Foram dirigentes políticos de direita a dizer que a Festa deveria ser proibida. Foram reacionários oportunistas a avançar com uma providência cautelar para que a Festa fosse impedida pelos tribunais. Foram jovens betos de direita a afixar um cartaz provocatório, junto à porta da Festa, a afirmar que a covid sairia vencedora. Foram dirigentes locais do PS e do PSD do Seixal a instrumentalizar as populações e os comerciantes locais contra a realização da Festa. Foi Pedro Abrunhosa a dizer que o vírus saltaria “de camarada em camarada”. Foram as reportagens obsessivas, horas a fio, das televisões, contra a realização da Festa, arregimentando dezenas de comentadores. Foi a afirmação de que os demais espetáculos estavam proibidos, quando o que se passava é que os respetivos promotores não estavam dispostos a tomar as medidas de segurança sanitária que a Festa do Avante tomou. A campanha foi de tal dimensão que levaria muitas páginas a descrever, mas talvez a joia da coroa tenha sido a falsa primeira página do New York Times sobre a Festa do Avante postada nas redes sociais e que o Jornal da Noite da SIC divulgou como sendo verdadeira, e nunca pediu desculpa, nem aos espectadores, nem ao PCP, nem ao New York Times.

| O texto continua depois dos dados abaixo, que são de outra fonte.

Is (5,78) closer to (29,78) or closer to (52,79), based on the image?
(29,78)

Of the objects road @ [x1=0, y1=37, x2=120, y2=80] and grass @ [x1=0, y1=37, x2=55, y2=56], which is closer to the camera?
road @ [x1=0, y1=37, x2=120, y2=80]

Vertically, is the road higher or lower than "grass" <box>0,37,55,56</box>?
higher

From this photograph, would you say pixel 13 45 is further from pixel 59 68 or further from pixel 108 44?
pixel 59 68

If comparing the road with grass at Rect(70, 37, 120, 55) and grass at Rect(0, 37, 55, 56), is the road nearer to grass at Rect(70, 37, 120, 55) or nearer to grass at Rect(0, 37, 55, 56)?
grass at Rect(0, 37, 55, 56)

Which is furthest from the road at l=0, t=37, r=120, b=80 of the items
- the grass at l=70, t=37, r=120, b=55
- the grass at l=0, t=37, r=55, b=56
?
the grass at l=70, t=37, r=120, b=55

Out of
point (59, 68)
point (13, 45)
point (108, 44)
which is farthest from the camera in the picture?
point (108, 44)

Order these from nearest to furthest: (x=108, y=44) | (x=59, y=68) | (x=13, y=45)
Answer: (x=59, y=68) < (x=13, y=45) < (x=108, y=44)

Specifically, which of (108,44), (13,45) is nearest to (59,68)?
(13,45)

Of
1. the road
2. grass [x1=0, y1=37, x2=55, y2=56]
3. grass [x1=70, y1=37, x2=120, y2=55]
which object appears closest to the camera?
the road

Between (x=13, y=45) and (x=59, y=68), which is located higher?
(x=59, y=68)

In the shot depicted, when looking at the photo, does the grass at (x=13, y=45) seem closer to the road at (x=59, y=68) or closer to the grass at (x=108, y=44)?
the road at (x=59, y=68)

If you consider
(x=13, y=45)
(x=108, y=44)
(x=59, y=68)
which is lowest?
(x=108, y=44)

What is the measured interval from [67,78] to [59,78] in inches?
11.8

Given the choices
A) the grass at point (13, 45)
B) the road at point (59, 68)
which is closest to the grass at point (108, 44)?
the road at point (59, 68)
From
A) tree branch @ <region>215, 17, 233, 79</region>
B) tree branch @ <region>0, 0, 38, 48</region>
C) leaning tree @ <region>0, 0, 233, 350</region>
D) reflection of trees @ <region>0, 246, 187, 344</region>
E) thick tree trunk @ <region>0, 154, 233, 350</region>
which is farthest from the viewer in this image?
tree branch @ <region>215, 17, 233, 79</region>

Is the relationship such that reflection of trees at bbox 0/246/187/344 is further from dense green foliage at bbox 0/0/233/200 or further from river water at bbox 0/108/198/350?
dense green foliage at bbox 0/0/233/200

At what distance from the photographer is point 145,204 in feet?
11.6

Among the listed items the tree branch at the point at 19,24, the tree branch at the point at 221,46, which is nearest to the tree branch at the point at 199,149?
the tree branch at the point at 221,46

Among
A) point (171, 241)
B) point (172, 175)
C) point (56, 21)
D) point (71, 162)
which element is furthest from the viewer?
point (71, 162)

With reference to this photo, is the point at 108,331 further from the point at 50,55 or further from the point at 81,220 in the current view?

A campanha não deixou de ter efeitos. Acicatou o discurso do ódio contra o PCP, com repercussões nos esgotos das redes sociais. Terá convencido certamente muitas pessoas a não ir nesse ano à Festa do Avante e mesmo a condenar a sua realização. O PCP sempre assumiu uma atitude de compreensão relativamente a quem, por receio, não foi à Festa, mas garantiu que seriam tomadas medidas de segurança sanitária capazes de afastar esses receios. Garantiu e cumpriu.
A Direção-Geral da Saúde acompanhou a par e passo a preparação da Festa. Impôs uma lotação máxima que foi escrupulosamente cumprida. Definiu regras de segurança muito exigentes que foram escrupulosamente asseguradas.
A Festa foi realizada e nenhuma das acusações se confirmou. Não houve qualquer surto de infeções em resultado da sua realização. Os artistas puderam atuar depois de longos meses de paragem forçada. O vírus não andou de camarada em camarada, e apesar da Festa ter desaparecido dos noticiários, acabou por se tornar um exemplo da forma adequada de enfrentar a covid, vivendo a vida sem comprometer a segurança.
Não espero que os mentores da campanha contra a Festa do Avante de 2020 peçam desculpa. Aliás, meses mais tarde estavam a querer impedir o Congresso do PCP, e em 2022 estavam a vilipendiar os artistas que atuaram na Festa do Avante, acusando-os de apoiar a guerra na Ucrânia. Desses não espero nada, a não ser novos ataques, por tudo e por nada.
Porém, num momento em que as medidas de segurança tomadas com vista à realização da Festa do Avante de 2020 são assumidas como um exemplo museológico do combate à covid-19, é justo que muita gente que, de boa-fé, criticou o PCP por realizar a Festa do Avante, reconheça que o PCP afinal tinha razão e foi injustamente criticado."